Koruyucu Ailelik Programı'nı anlatırken, sahile vurmuş denizyıldızlarını denize atan bir kızın hikayesine atıfta bulunan Emine Erdoğan, "Bizler, her birini tek tek denize atmaya çalışan o kızın inancını yüreğimizde taşımalıyız. Sahile vurmuş denizyıldızlarının çokluğuna değil her bir atışta kurtardığımız o hayatın değerine odaklanmalıyız. Ülkelerinizde koruyucu ailelik sistemini geliştirerek bu inancı somut bir eyleme dönüştürebilirsiniz. Bugün buradan yapılan gönül elçilerine yönelik küresel çağrıya ben de katılıyorum ve insanlığın geleceği olan çocuklarımızı korumak isteyen merhamet sahibi her ülkeyi koruyucu aileliği güçlendirmek üzere güç ve iş birliğine davet ediyorum. Gelin hep birlikte yaşadığımız dünyanın korumasız bir çocuğun gözündeki acı dolu yansımasını umuda döndürelim. Türkiye olarak biz bu alanda bilgi ve tecrübelerimizi ihtiyaç duyan tüm ülke ve kuruluşlarla paylaşmaya hazırız" değerlendirmesinde bulundu.

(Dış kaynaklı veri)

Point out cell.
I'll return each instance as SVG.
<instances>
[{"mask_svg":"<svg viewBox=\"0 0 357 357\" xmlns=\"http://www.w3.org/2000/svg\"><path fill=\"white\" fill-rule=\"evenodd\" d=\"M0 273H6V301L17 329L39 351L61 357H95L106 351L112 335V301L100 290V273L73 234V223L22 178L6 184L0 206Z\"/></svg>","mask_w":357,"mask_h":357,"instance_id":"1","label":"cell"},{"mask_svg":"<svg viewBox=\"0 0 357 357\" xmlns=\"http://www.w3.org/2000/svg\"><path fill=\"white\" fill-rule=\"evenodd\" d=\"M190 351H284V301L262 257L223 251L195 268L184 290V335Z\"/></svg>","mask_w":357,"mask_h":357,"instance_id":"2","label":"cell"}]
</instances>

Emine Erdoğan, bu anlamda Özbekistan ve Azerbaycan'ın Türkiye'nin Aile ve Sosyal Hizmetler Bakanlığı ile iş birliği anlaşması imzalamasını memnuniyetle karşıladığını dile getirerek, sayılarının artması temennisinde bulundu.
UNICEF ile Türkiye arasında koruyucu ailelik konusunda başlatılan diyaloğun güçlenerek devam etmesini dileyen Emine Erdoğan, programda emeği geçen herkese şükranlarını sunarak konuşmasını sonlandırdı.
Emine Erdoğan'ın konuşmasının ardından sahnede aile fotoğrafı çekildi.